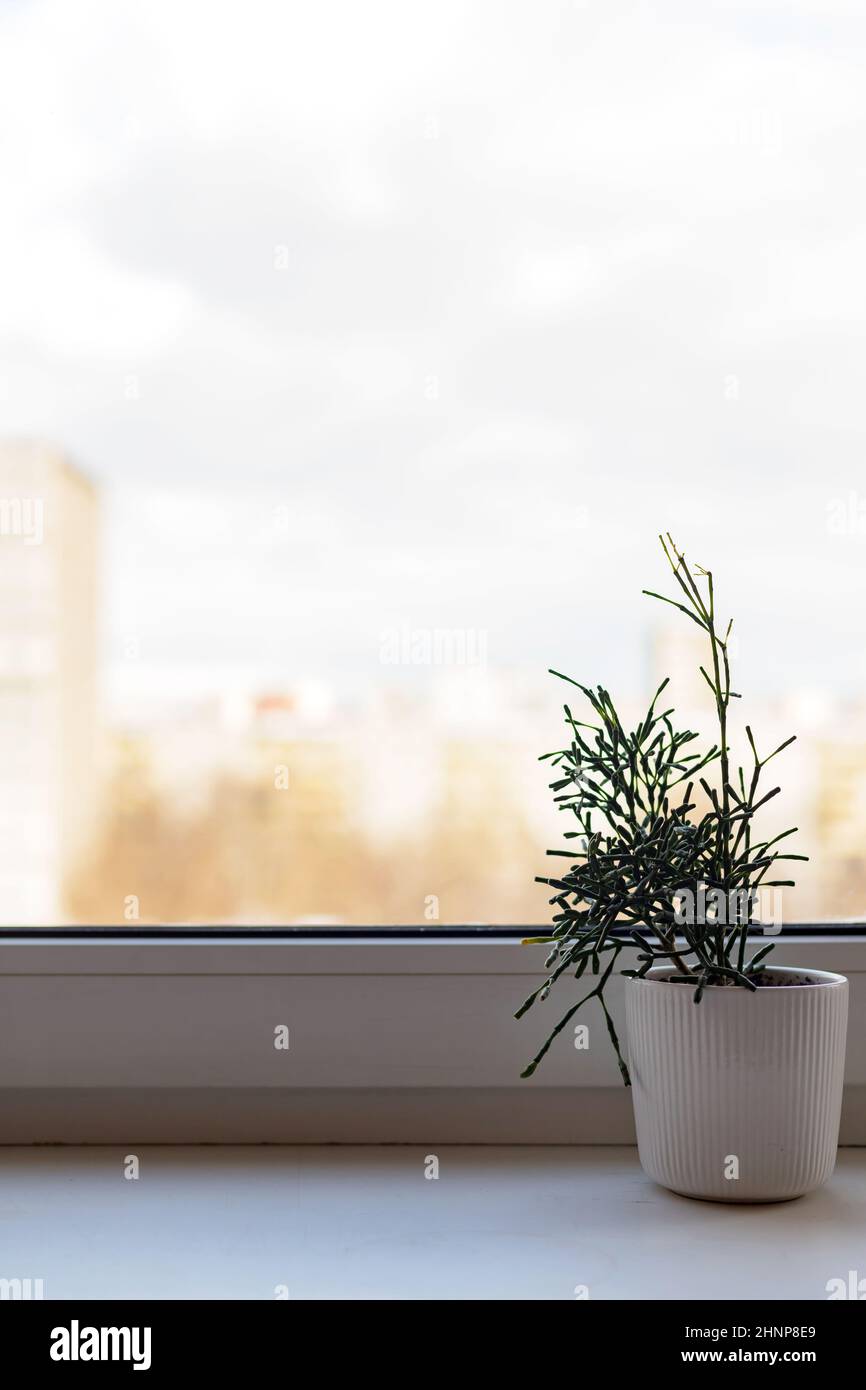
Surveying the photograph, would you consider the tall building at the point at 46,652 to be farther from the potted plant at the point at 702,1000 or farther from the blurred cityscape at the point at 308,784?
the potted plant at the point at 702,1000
:::
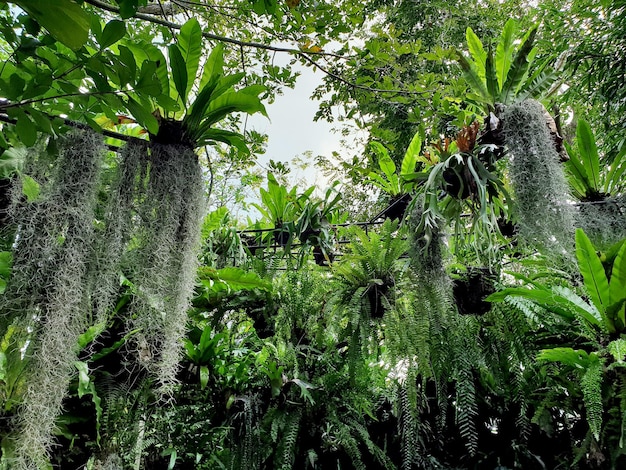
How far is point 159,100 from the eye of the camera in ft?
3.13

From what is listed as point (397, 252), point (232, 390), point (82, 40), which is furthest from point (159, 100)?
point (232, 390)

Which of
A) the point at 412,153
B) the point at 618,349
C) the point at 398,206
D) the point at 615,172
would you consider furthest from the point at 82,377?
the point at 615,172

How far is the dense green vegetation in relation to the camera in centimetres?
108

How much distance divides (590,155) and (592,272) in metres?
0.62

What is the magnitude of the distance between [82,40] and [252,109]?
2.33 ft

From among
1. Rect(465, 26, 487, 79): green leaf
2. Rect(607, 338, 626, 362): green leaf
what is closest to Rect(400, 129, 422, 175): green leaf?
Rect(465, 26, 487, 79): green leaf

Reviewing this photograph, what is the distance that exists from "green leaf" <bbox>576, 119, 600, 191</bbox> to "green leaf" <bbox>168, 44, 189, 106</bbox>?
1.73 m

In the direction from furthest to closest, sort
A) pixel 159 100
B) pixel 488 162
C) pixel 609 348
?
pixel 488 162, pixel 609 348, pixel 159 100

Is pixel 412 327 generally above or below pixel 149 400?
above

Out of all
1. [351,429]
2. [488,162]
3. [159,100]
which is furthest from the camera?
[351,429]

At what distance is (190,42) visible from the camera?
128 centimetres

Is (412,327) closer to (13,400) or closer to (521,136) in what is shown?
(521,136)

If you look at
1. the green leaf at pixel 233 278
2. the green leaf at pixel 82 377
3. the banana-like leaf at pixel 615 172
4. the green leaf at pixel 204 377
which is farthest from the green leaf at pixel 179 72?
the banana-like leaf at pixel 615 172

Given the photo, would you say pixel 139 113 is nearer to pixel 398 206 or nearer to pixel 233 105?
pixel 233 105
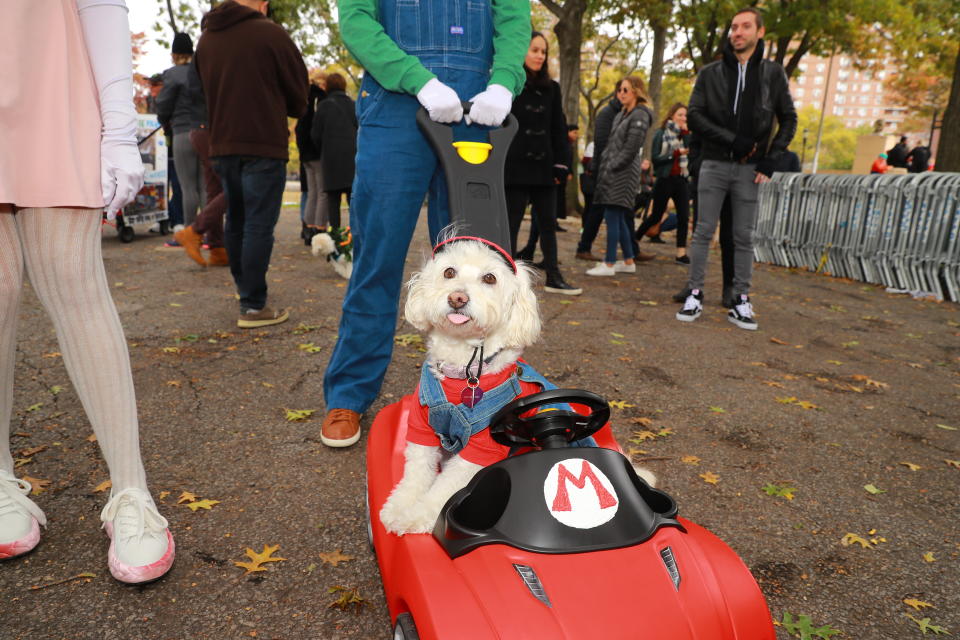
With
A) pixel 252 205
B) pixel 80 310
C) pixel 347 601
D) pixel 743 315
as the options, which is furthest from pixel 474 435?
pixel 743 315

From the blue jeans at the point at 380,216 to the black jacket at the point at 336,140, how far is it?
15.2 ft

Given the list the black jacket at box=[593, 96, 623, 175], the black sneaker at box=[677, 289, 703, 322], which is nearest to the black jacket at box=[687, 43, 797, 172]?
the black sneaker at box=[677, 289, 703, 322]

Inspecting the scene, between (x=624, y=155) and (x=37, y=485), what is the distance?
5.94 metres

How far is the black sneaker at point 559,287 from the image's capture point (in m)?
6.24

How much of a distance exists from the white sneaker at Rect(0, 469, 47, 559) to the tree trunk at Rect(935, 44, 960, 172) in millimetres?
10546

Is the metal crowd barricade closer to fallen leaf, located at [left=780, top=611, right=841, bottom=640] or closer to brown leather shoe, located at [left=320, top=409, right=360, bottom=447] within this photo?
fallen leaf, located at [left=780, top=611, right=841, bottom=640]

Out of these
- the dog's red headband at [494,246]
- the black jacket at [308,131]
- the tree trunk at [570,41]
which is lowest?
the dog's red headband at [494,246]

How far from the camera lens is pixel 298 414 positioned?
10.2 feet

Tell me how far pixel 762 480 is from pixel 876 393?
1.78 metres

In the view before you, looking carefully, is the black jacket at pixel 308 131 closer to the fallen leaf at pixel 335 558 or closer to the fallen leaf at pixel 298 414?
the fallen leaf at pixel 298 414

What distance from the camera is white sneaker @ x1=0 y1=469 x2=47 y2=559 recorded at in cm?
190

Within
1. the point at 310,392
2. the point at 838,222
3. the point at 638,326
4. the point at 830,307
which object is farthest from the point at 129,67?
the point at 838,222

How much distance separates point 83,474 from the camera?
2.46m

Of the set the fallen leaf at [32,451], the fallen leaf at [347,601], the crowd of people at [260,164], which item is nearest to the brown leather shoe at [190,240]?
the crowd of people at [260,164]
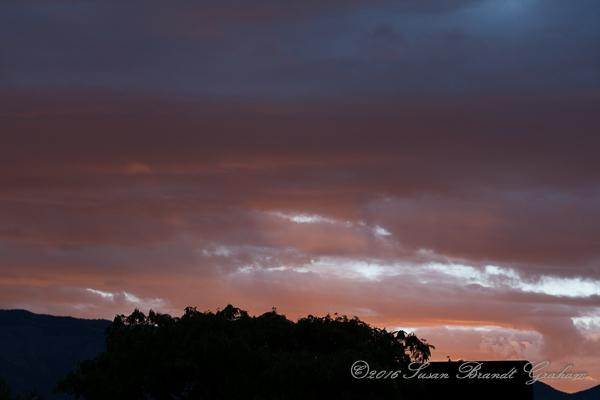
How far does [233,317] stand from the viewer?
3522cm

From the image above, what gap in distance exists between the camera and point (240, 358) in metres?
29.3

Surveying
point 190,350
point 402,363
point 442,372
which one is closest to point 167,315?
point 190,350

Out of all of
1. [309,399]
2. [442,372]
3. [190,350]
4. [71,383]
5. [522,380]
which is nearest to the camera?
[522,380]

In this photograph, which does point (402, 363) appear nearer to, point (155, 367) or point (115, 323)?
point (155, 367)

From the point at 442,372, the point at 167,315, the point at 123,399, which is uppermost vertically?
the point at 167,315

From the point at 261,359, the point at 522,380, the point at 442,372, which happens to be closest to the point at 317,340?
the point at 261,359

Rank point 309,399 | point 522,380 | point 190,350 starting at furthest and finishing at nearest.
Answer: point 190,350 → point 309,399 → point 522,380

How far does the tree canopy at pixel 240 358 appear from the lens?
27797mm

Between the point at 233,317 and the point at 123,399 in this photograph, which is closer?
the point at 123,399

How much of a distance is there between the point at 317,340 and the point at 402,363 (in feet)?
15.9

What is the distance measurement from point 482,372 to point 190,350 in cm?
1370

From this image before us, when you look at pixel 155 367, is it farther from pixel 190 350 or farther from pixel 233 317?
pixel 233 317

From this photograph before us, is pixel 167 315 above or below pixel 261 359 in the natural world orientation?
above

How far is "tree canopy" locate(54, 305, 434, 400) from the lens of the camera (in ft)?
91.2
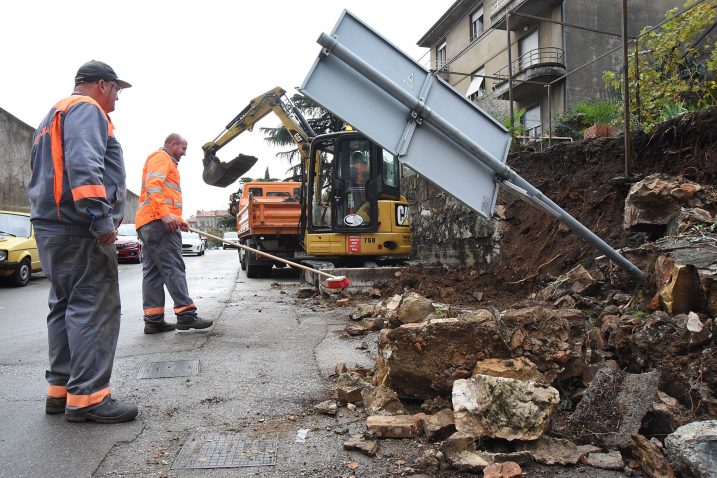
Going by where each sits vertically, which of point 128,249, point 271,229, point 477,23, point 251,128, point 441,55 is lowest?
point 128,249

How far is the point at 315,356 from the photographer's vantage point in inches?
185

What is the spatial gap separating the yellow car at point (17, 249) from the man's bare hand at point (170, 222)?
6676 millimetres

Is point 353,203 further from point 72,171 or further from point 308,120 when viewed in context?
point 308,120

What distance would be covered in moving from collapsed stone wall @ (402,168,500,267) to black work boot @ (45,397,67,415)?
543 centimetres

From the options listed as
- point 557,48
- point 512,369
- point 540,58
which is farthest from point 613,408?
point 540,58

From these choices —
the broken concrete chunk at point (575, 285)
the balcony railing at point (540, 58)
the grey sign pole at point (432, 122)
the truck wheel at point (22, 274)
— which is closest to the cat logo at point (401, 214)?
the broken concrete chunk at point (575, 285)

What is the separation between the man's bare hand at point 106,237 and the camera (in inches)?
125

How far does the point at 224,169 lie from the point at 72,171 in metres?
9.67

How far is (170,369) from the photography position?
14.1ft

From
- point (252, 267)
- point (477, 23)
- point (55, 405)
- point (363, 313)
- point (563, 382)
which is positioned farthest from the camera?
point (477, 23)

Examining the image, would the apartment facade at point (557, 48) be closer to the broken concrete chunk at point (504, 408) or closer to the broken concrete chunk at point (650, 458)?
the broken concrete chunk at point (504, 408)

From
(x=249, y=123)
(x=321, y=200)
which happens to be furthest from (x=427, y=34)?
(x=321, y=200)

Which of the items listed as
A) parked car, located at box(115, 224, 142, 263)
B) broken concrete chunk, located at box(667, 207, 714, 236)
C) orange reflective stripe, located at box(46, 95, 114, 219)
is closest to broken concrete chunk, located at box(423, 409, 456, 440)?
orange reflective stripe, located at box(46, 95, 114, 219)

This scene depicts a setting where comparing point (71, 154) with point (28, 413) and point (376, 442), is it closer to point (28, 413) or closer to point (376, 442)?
:::
# Exercise goal
Count the lines in the listing above that contain the string "trunk". Reply with that number alone.

# Final result
2